Fermons la parenthese
Jérôme Bergami, 17 mai, 2015
Marcher en partageant la terre en signe de paix et de respect,
marcher en avançant le mot turc " kardeslik" - fraternité - pour être sur de bien se faire comprendre, ne signifie pas que nous soyons à chaque instant et avec chacun le mieux aimable, le mieux souriant du monde. La température du coeur connaît des variations qui sont fonctions et du moment et de l'attitude des bonshommes que nous rencontrons. Il est dans la faculté des gentils idéalistes de se recouvrir brutalement d'épines de hérisson. Certains Turcs hâbleurs, pesamment donneurs de leçons, particulièrement cranes, tactiles mais grossièrement, plus pour s'imposer que pour sympathiser, ont le don de m'irriter. C'est alors qu'il est important de montrer à son interlocuteur que l'on n'est ni de sucre ou de porcelaine, ni benêt, naïf ou timoré. Idéaliste, oui ; de mauvaise humeur et rugueux, aussi.

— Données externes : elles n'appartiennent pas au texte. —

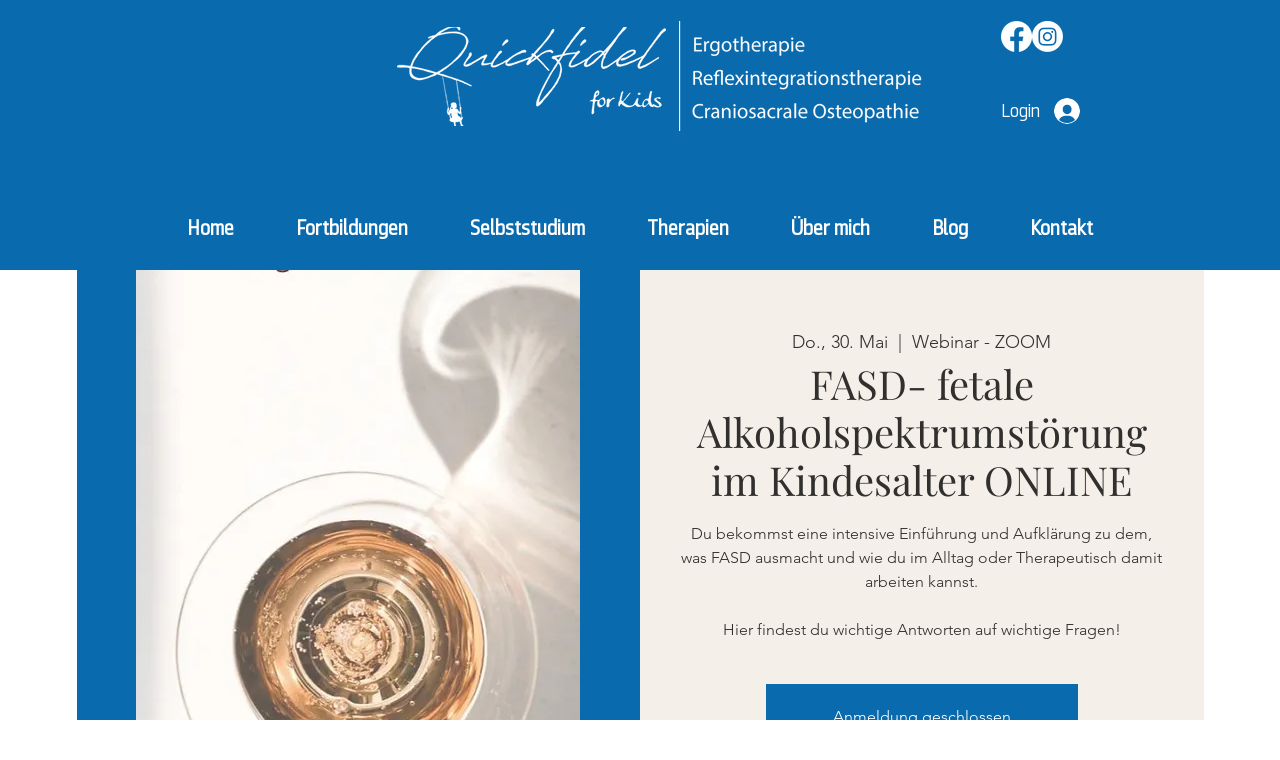

--- FILE ---
content_type: application/javascript; charset=utf-8
request_url: https://cs.iubenda.com/cookie-solution/confs/js/47857727.js
body_size: -103
content:
_iub.csRC = { consApiKey: '5QjiST8LQkPwuakqtT9AEIczKATyYjCH', consentDatabasePublicKey: 'cUoemRMPPdUsWovwYUTrUKbC1sFupGoB', publicId: 'b536a15a-6db6-11ee-8bfc-5ad8d8c564c0', floatingGroup: false };
_iub.csEnabled = true;
_iub.csPurposes = [2,1,4,7,3,5];
_iub.cpUpd = 1696750284;
_iub.csFeatures = {"geolocation_setting":true,"cookie_solution_white_labeling":1,"rejection_recovery":false,"full_customization":true,"multiple_languages":true,"mobile_app_integration":false};
_iub.csT = null;
_iub.googleConsentModeV2 = true;
_iub.totalNumberOfProviders = 10;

C'est comme toujours, et la marche n'y change rien :
le dos qui courbe, on l'écrase, le front qui tient, on le respecte. Marcheurs, le besoin est réel d'ouvrir au cours d'une journée une parenthèse de calme. Un havre sans Turc aucun à l'intérieur, même le plus serviable, même le plus délicat. Un temps rien qu'à soi ou l'obligation "fraternelle" de décliner dans la bonne humeur : identité, situation professionnelle et familiale, projet actuel, cesse. Il y aurait péril à marcher sans se soucier de se préserver.

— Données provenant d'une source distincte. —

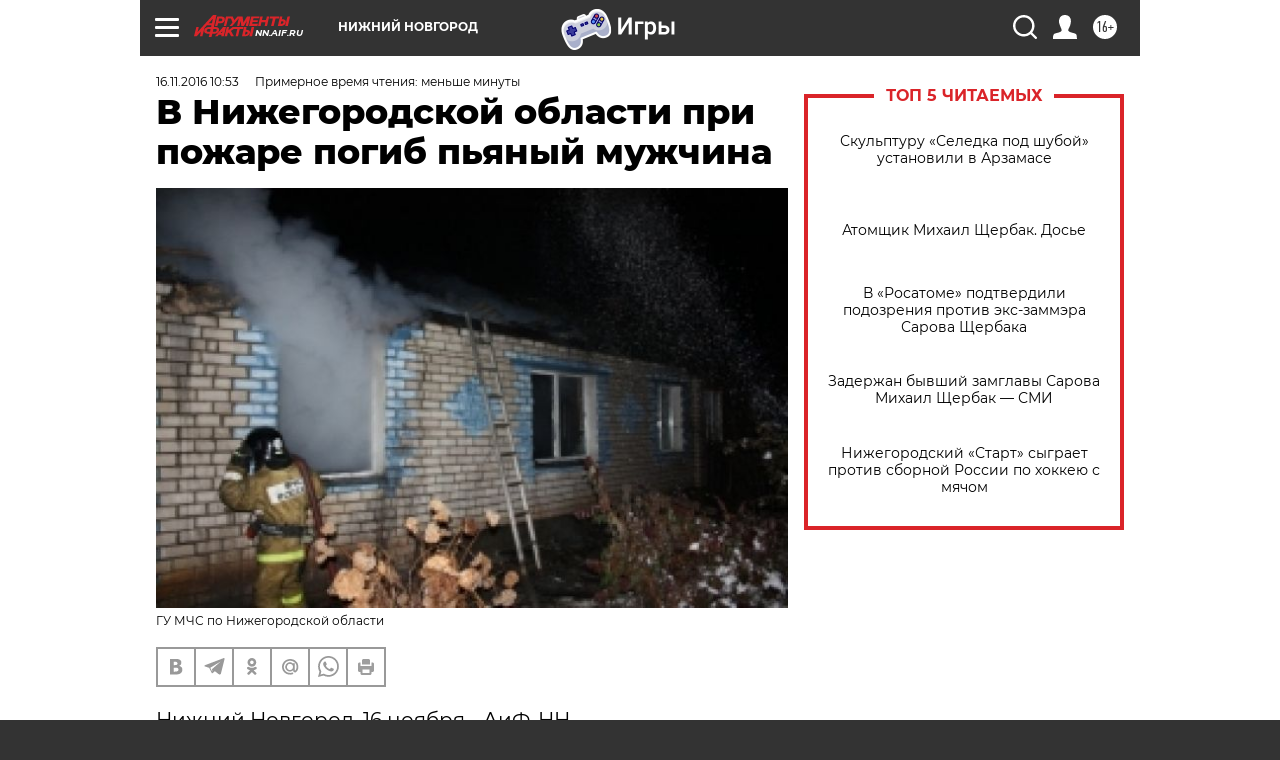

--- FILE ---
content_type: text/html
request_url: https://tns-counter.ru/nc01a**R%3Eundefined*aif_ru/ru/UTF-8/tmsec=aif_ru/92151537***
body_size: -71
content:
57F97B31696B573AX1768642362:57F97B31696B573AX1768642362

--- FILE ---
content_type: application/javascript
request_url: https://smi2.ru/counter/settings?payload=CIyLAhjS-rLavDM6JDZkYjc1MTBjLWM2NTYtNDJkNi1hNzIwLTk1YjkxMjU4MzgzYw&cb=_callbacks____0mki3zyq3
body_size: 1524
content:
_callbacks____0mki3zyq3("[base64]");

Une marche sans parenthèse aboutirait au crime
- non prémédité, cela va de soi. A un moment, un type poserait une question, aurait une réflexion, un geste, un rire, une inflexion dans la voix, n'importe, il ferait ou aurait quelque chose de trop à notre goût, et alors d'un coup, d'un sang! on lui écraserait la théière sur la gueule. On y serait dans une rage telle qu'on lui écraserait à lui imprimer la gueule dans le zinc du soba. Tout ça pour n'avoir pas su ou pu se nicher de temps en temps hors du Turc...
Ce serait quand même dommage d'en arriver à cette extremité - après deux, trois ou quatre mille kilomètres à pince, et tant de joies et tant de peines, crac! un mort sur le dos. Nous, Iéalistes, ne voulons prendre la vie de personne. Mais vous, farauds, matamors et autres madrés du plateau anatolien, faites quand même gaffe à nos épines.